The only time your car’s security is ever jeopardized is when another player charges at you full-throttle and your car explodes. It’s a bombastic response, but its lack of consequence makes it another indicator of the player’s freedom from permanent danger. Whereas in FIFA a player is penalized for breaking strict rules of player engagement, mostly for players engaging in excessive force, in Rocket League there are no fouls for the number of explosions one triggers. Conversely, the near-instant regeneration of the exploded makes the act less of a transgression and more of a tactic to remove a player’s spatial orientation. By removing the punishments usually imposed on collision detection, Rocket League prompts more carefree play.



In addition to freeing up a player’s interaction with other players, Rocket League frees a player’s interaction with the environment via a player’s utilization of rockets. In mastering the gameplay inputs of “turbo boost” and “jump,” a player can use both to soar through the sky in order to hit the ball and traverse the space. The two-dimensional space of a soccer field is transformed into a three-dimensional world whereby a player’s ability to dribble the ball on the field is just as important as his ability to hit the ball mid-air. In fact, the more players progress in skill level the more they engage in aerial-based plays, as traditional soccer maneuvers-headers, juggling, bicycle kicks-are taken to new heights.



Moreover, the boundaries of the field are curved towards aerial gameplay. The edges of the field curve upwards to the metaphysical walls surrounding it. As such, were a player to charge a wall headfirst, the car would not be met with resistance and instead drive upwards. In normal game conventions, the boundaries of the game’s world serve as a clear and distinct limit to the player’s movement. Going back to collision detection, Mateas and Wardrip-Fruin discuss how collision detection in games creates spatial constraints. Yet, once again, Rocket League subverts the conventions of collision detection to allow players to interact with the game’s boundaries and even use it to their advantage. The walls become roads of their own, functioning as alternatives to the field in the center. As a result, Rocket League opens up a new openness to its closed spatial field, letting players move up and down multiple planes and all among the three-dimensional space in between. This breaking and manipulation of boundaries isn’t just freeing, it’s uplifting.
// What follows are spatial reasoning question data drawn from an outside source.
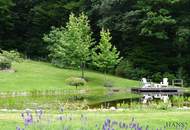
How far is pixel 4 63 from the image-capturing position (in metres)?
43.9

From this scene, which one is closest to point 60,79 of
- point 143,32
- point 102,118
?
point 143,32

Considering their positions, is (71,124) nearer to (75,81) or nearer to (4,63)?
(75,81)

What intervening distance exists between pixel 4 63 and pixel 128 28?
59.3 feet

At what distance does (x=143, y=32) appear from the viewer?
5347 centimetres

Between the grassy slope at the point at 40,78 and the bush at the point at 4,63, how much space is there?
3.81ft

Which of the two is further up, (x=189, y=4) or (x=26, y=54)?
(x=189, y=4)

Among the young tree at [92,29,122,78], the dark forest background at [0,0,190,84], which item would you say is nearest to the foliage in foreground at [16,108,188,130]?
the young tree at [92,29,122,78]

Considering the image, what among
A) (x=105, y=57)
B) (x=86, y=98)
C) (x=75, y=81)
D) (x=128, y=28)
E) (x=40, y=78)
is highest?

While Rocket League may at first appear as a parody of soccer or a soccer videogame, it is in fact a reconstruction and rejuvenation of the game. It defies and subverts the sport’s rigid rules regarding player interaction and space as well as FIFA’s sole reliance on mimicked realism. Rocket League is a comical premise to be sure, and its reference to its game as soccar rather soccer seems like just a play on words. But in actually, Rocket League plays like a whole new sport entirely.